AN: originally posted on July 6, 2016, on my old blog.
During a class on the Renaissance, a history professor of mine once started talking about the concept of artificiality. He said that the word artificial originally comes from the word “artifice”, which means “craftiness”, or “making art”. In the Renaissance, “artificial” was a compliment. It meant you had created something great.
Today, we’re surrounded by artificial things, so they’re not that impressive. We strive for naturalism. In film, in acting, in writing. We criticize actors who don’t play their characters “like real people”. We want the seams hidden, the effort disguised. But Quentin Tarantino doesn’t make himself invisible. Like the kino pravda films of early 20th century Russia, Death Proof is a movie about movie-making. In Death Proof more than any other movie of his I’ve seen, he reminds you of the artifice as you’re watching.

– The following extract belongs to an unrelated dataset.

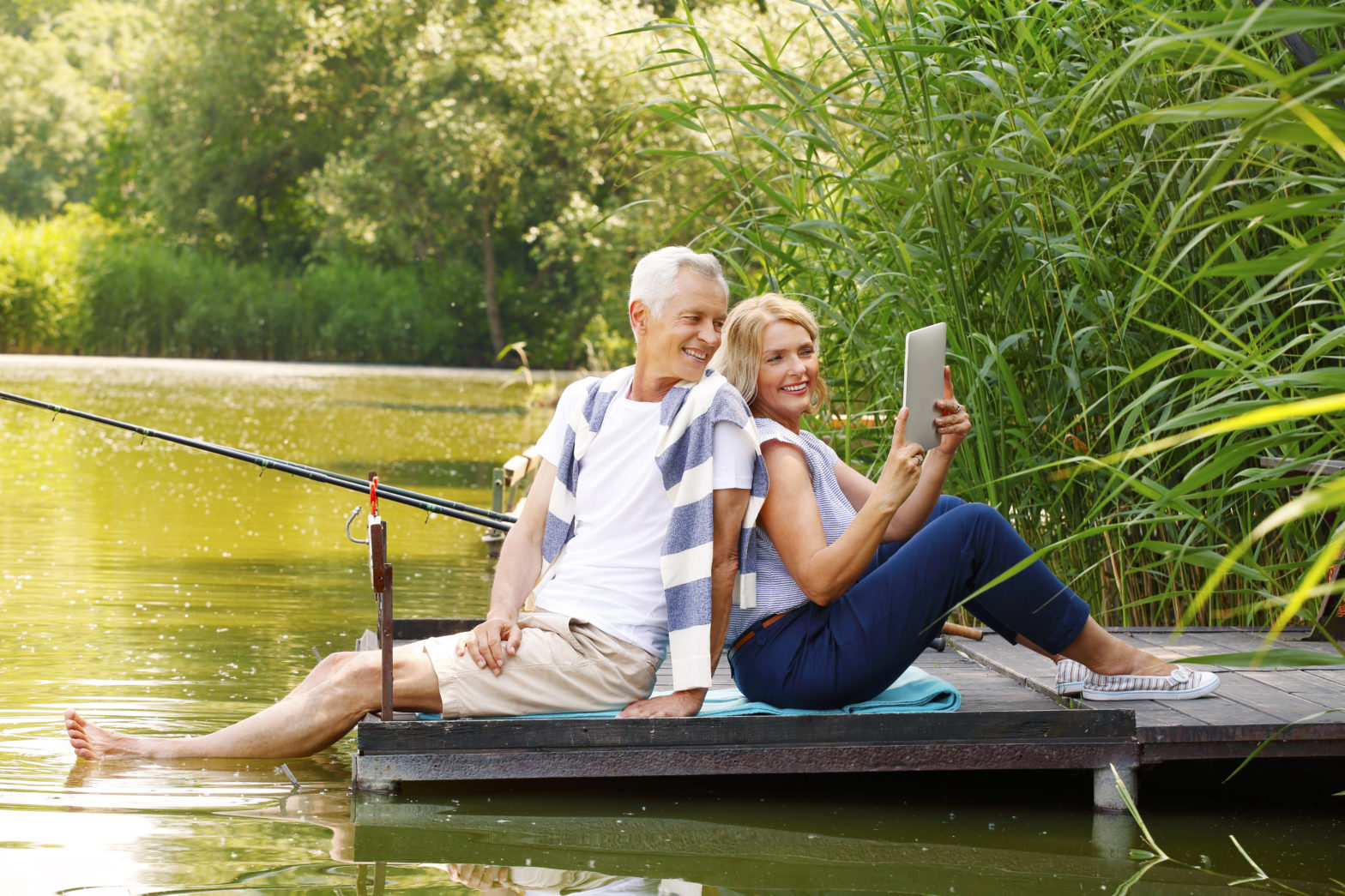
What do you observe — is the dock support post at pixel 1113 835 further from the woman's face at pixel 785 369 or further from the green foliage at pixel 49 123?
the green foliage at pixel 49 123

I liked Death Proof, even if I spent a lot of the movie wondering what the point of it all was. Was it building to something more than what it seemed? It wasn’t, really. It was a pretty straightforward movie. Which comes from its roots as an homage to the 1970s driving exploitation films that were common then. Tarantino faithfully copies the style of these films, down to the rough edits and fuzzy-looking film. One of the issues with this film might be that driving exploitation movies just weren’t very good, so copying them isn’t going to get you that far. The crime, martial arts, and romance movies that previously inspired Tarantino were often excellent. Exploitation movies, meanwhile, were known for not being very good. The name “exploitation” comes from “exploiting” the popularity of a genre- filmmakers would capitalize on the success of car movies or prison movies or whatever it was and make their own cheap version of the same thing to make money. Not exactly a thing you associate with incredible artistic integrity. So aside from being, perhaps, doomed to badness, Death Proof is also a copy of a copy of a copy. From driving movie to exploitation driving movie to Death Proof.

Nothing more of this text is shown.